Ce qu’il peut se permettre, en revanche, ce sont des attaques sporadiques contre des cibles israéliennes. Sweidan est convaincu que ces actions visent à détourner l’attention d’Israël de la bande de Gaza.
Efforts de médiation
Entre-temps et avant que la situation ne devienne incontrôlable, les États-Unis et l’Union européenne explorent des possibilités de médiation dans l’espoir d’au moins désamorcer les tensions. Le mois dernier, la région a accueilli en visite Amos Hochstein, envoyé spécial américain et coordinateur pour les affaires énergétiques internationales. À son tour, Josep Borrell, haut représentant de l’UE pour les affaires étrangères, a rendu visite au Liban.
En un week-end, il a rencontré des responsables israéliens et libanais avec le même objectif. Le plan qu’il propose est simple : premièrement, le Hezbollah cesserait ses attaques contre Israël et retirerait ses forces de la frontière entre les deux pays, à une dizaine de kilomètres à l’intérieur du territoire libanais ; les Israéliens des communautés du nord seraient autorisés à rentrer chez eux et les forces de maintien de la paix de la Finul seraient déployées.
Après la première phase, Israël et le Liban commenceraient à négocier une frontière terrestre permanente, Washington promettant un coup de pouce à l’économie libanaise en échange de concessions.
Selon certains rapports, il y aurait des signes positifs que les efforts de médiation internationale porteraient leurs fruits. Hochstein est de nouveau attendu dans la région dans les prochains jours, apparemment pour parvenir à une percée. Mais Sweidan se montre peu optimiste.
Israël exhorte les médiateurs à pousser le Hezbollah à dix kilomètres de profondeur sur le territoire libanais, au-delà du fleuve Litani. Jusqu’à présent, le groupe islamiste refuse de céder à ces exigences.
«Le problème est que la pression est asymétrique et ne vise qu’une partie du conflit [le Hezbollah], sans faire attention à l’autre [Israël]», déclare l’expert libanais. «Cette approche ne facilitera pas du tout une nouvelle issue... et cela signifie que la probabilité d’une guerre dépend de manière significative des actions israéliennes à la fois au Liban et à Gaza», ajoute-t-il.
Atalia Regev ne croit pas non plus aux efforts de médiation. Pour elle, le Hezbollah est un allié de l’Iran et aucun des deux ne reconnaît la présence israélienne dans la région.

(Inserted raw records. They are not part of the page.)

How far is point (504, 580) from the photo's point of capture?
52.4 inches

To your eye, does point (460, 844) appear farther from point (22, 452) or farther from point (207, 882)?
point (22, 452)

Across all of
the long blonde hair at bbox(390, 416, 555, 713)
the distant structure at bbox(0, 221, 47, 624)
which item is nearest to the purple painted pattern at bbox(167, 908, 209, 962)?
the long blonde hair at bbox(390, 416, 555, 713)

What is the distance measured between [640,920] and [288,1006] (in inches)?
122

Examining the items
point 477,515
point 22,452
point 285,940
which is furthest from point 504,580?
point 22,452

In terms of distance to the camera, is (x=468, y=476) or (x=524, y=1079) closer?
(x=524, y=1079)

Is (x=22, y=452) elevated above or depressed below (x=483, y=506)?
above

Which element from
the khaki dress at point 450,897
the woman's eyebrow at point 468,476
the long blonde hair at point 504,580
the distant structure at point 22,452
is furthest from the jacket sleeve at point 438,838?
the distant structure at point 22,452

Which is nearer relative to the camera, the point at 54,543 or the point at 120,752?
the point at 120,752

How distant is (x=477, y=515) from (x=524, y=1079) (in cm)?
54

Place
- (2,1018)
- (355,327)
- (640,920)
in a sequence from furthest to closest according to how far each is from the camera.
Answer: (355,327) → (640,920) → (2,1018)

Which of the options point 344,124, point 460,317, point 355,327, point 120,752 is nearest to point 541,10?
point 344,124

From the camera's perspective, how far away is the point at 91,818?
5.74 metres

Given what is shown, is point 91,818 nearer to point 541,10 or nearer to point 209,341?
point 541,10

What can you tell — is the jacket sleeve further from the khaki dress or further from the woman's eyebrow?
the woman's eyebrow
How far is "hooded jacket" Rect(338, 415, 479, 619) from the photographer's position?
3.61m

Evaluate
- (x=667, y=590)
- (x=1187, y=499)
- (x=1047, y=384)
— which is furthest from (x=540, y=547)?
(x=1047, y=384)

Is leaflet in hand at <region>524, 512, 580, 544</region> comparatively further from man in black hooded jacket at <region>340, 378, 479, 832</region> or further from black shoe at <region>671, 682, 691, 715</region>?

«Nous devons créer une réalité dans laquelle le Hezbollah est repoussé au-delà du fleuve Litani. Nous avons besoin d’une bande de sécurité pour y déployer des troupes qui formeraient une sorte de zone tampon qui nous protégerait», estime Atalia.
Jusque-là, l'Israélienne restera loin de la frontière avec sa famille pour être «en sécurité».